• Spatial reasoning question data
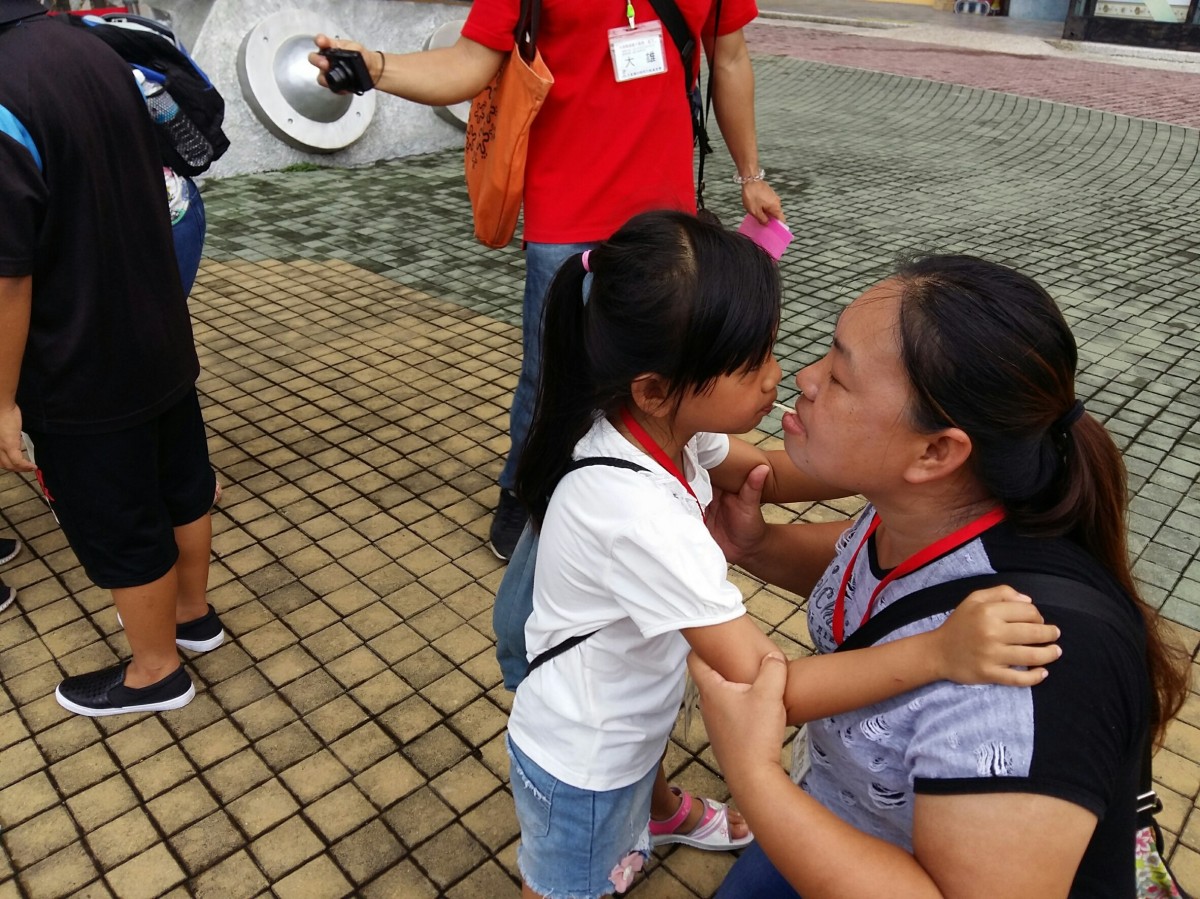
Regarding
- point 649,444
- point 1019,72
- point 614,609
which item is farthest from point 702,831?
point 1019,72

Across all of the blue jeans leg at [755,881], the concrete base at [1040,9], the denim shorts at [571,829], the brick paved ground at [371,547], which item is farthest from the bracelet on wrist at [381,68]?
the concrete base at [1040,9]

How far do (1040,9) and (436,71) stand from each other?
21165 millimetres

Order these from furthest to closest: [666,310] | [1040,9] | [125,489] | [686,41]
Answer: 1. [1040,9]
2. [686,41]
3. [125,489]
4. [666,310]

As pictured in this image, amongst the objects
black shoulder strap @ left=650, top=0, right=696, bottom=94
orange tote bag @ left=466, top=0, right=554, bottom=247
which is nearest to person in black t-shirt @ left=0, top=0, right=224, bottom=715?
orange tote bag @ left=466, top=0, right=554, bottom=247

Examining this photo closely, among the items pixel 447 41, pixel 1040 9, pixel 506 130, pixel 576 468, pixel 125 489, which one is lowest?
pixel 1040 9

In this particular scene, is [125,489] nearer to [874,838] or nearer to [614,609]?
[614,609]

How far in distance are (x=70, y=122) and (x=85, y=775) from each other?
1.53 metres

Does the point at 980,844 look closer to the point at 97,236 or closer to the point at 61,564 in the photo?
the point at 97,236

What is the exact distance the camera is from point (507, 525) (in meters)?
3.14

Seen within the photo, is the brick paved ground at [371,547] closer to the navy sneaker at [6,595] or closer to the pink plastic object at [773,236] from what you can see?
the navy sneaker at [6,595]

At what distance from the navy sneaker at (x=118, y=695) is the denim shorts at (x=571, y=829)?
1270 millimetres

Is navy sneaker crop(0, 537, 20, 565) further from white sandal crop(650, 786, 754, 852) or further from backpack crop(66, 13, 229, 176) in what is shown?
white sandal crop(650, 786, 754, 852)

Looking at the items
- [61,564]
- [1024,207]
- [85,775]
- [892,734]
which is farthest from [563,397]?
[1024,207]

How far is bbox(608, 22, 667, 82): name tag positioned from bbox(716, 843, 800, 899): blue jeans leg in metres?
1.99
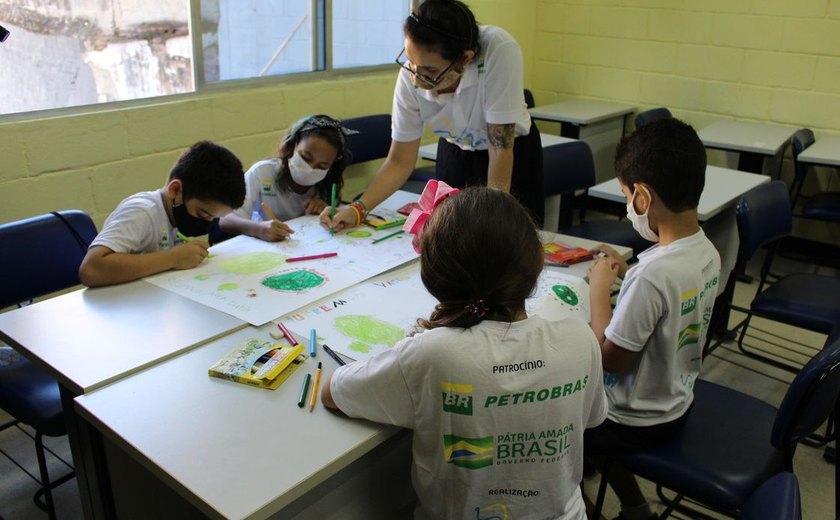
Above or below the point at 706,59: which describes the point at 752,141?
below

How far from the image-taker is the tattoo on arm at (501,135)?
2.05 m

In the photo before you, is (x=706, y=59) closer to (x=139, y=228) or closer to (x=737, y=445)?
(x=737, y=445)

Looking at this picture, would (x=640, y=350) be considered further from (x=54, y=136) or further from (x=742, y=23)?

• WHAT YOU HAVE TO DO
Rewrite all of the material above with every instance of "farthest" changed to "most distant" and nothing else altered. Leave the pictures out of your answer.

• TASK RESPONSE
Regarding
- point 649,444
- point 1019,72
- point 614,609
which item is most distant from point 702,831?
point 1019,72

Across all of the blue jeans leg at [755,881], the concrete base at [1040,9], the denim shorts at [571,829], the brick paved ground at [371,547], which item is most distant from the bracelet on wrist at [381,68]?
the concrete base at [1040,9]

How far do (1040,9) and (436,71) stand from each other?
21165 millimetres

Order these from furthest to closest: [666,310] | [1040,9] | [125,489] | [686,41]
Answer: 1. [1040,9]
2. [686,41]
3. [125,489]
4. [666,310]

As pictured in this image, amongst the objects
black shoulder strap @ left=650, top=0, right=696, bottom=94
orange tote bag @ left=466, top=0, right=554, bottom=247
which is nearest to person in black t-shirt @ left=0, top=0, right=224, bottom=715?
orange tote bag @ left=466, top=0, right=554, bottom=247

Examining this photo closely, among the items pixel 447 41, pixel 1040 9, pixel 506 130, pixel 576 468, pixel 125 489, which one is lowest?
pixel 1040 9

In this particular scene, is [125,489] nearer to [874,838] or nearer to [614,609]?
[614,609]

How far in distance are (x=70, y=122) and (x=85, y=775) from each other?
1.53 metres

Does the point at 980,844 look closer to the point at 97,236 or closer to the point at 61,564 in the photo?
the point at 97,236

What is the exact distance the camera is from point (507, 525) (in meters)?
3.14

Seen within the photo, is the brick paved ground at [371,547] closer to the navy sneaker at [6,595] or closer to the pink plastic object at [773,236] from what you can see?
the navy sneaker at [6,595]

At what distance from the navy sneaker at (x=118, y=695) is the denim shorts at (x=571, y=829)?
1270 millimetres

Is navy sneaker crop(0, 537, 20, 565) further from white sandal crop(650, 786, 754, 852) or further from backpack crop(66, 13, 229, 176) in what is shown?
white sandal crop(650, 786, 754, 852)

Looking at the items
- [61,564]
- [1024,207]
- [85,775]
- [892,734]
which is most distant from [563,397]?
[1024,207]

How far is bbox(608, 22, 667, 82): name tag positioned from bbox(716, 843, 800, 899): blue jeans leg in metres?
1.99
Above or below the point at 706,59: which describes the point at 752,141?
below

How far from the image-taker is the tattoo on arm at (501,135)?
2.05 m

In the photo before you, is (x=706, y=59) closer to (x=139, y=228) or closer to (x=737, y=445)?
(x=737, y=445)

Looking at this picture, would (x=640, y=350) be considered further from (x=54, y=136) or further from (x=742, y=23)?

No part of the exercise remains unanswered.